**BRIEF 1**.
In the passage on Orleans actors, turn the paragraph that begins "The runtime guarantees that an actor never executes" into a short bulleted list that keeps its main facts.
**BRIEF 2**.
Write the next part of the passage on Orleans actors, picking up after its final sentence about awaiting the write operation.

**SELECTED PASSAGE**.
▼
An actor reference is a proxy object returned by the ‘GetGrain()’ factory method; the programmer uses the reference to invoke the actor’s methods or pass to other components. The reference only contains the logical identity of the actor. The translation of the actor’s logical identity to its physical location and the corresponding routing of messages are done transparently by the runtime. Application code communicates with actors independent of their physical location, which may change over time.

Single-threaded execution of actors

The runtime guarantees that an actor never executes on more than one thread at a time. Combined with the isolation of its state from other actors, the programmer never faces concurrency at the actor level, and hence never needs to use locks or other synchronization mechanisms to control access to data held by an actor. This freedom from data races is in many ways the core feature of the actor model, making it relatively straight-forward to program concurrent systems.

For example, and this is a bit of a contrived example, we can add a list of greetings and not worry about concurrent accesses to it, since invocations are arranged by the runtime to guarantee single-thread access:

public class HelloGrain : Orleans.GrainBase, IHello
{
List<String> greetings = new List<string>();
Task<string> IHello.SayHelloAsync(string greeting)
{
if (greetings.Count < 100)
greetings.Add(greeting);
return Task.FromResult("You said: '" + greeting + "', I say: Hello!");
}
}

In most circumstances, checking the length of the list and adding an element to it would have to be protected by some sort of mutual exclusion mechanism. With actors, mutual exclusion comes with the programming model.

Transparent integration with persistent store

Project “Orleans” allows for declarative mapping of actors’ in-memory state to a persistent store. It synchronizes updates, transparently guaranteeing that callers receive results only after the persistent state has been successfully updated.

For example, we may want to keep the list of greetings around even when a grain is deactivated due to disuse or system failures. The way to do that is to identify a persistent storage provider in your configuration and mark an actor as relying on the configured provider.

The runtime expects you to separate the persisted state in a type of its own, such as in this case:

[StorageProvider(ProviderName = "MyPersistentStore")]
public class HelloGrain : Orleans.GrainBase<IHelloState>, IHello
{
async Task<string> IHello.SayHelloAsync(string greeting)
{
if (State.Greetings.Count < 100)
State.Greetings.Add(greeting);
await base.WriteStateAsync();
return "You said: '" + greeting + "', I say: Hello!";
}
}
public interface IHelloState : IGrainState
{
List<String> Greetings { get; set; }
}

Note that the grain class has been modified so that it now extends GrainBase<IHelloState>, ‘IHelloState’ being the interface type used to define the persistent portion of the state. ‘State’ is a protected property found in the GrainBase<T> base class and refers to the persisted state.

We also had to add a call to WriteStateAsync() in the GrainBase<T> base class, which is how you control when state is written out to the persistent store. Since WriteStateAsync is an asynchronous method, the SayHelloAsync method has also been made asynchronous with the async keyword and can use the ‘await’ operator to wait for the write operation to finish.
▲
**SUPPLIED INFORMATION**.
▼
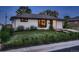 Charming single-story home with manicured lawn and flower beds. Features include attached garage and inviting entryway at 40 Benton St, Lakewood, CO 80226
▲
**TASK RESULT 1**.
- The runtime guarantees that an actor never runs on more than one thread at a time.
- Because of this and the isolation of an actor's state from other actors, the programmer never faces concurrency at the actor level.
- No locks or other synchronization mechanisms are needed to control access to an actor's data.
- This freedom from data races is in many ways the core feature of the actor model and makes concurrent systems relatively straightforward to program.

**TASK RESULT 2**.
Automatic code-generation at build time fills in the details, generating a class that implements the state interface; that is where the logic to map the state to something that can be stored is placed. Together with a configuration file entry shown below, this is all it takes to get the list backed up in an Azure Storage table:

<Provider Type="Orleans.Storage.AzureTableStorage" 
Name="MyPersistentStore"
DataConnectionString="&lt;&lt;Your Azure Storage Connection String>>" />

Azure Storage is not the only place you can store data. While there aren’t a lot of options “in the box,” anyone may extend the storage options by adding custom storage providers. These are not hard to write, and there’s a sample storage provider solution on CodePlex demonstrating a file-system-based solution and one using MongoDB.

Where to Get It

The preview bits themselves are available via Microsoft Connect. You will be asked to fill out a survey as part of downloading the preview.

Download the Project "Orleans" Preview

We have also set up orleans.codeplex.com on CodePlex where samples and some documentation are hosted. We intend to keep adding samples as we go along with the preview. The CodePlex site’s forum can be used to discuss the preview and its uses.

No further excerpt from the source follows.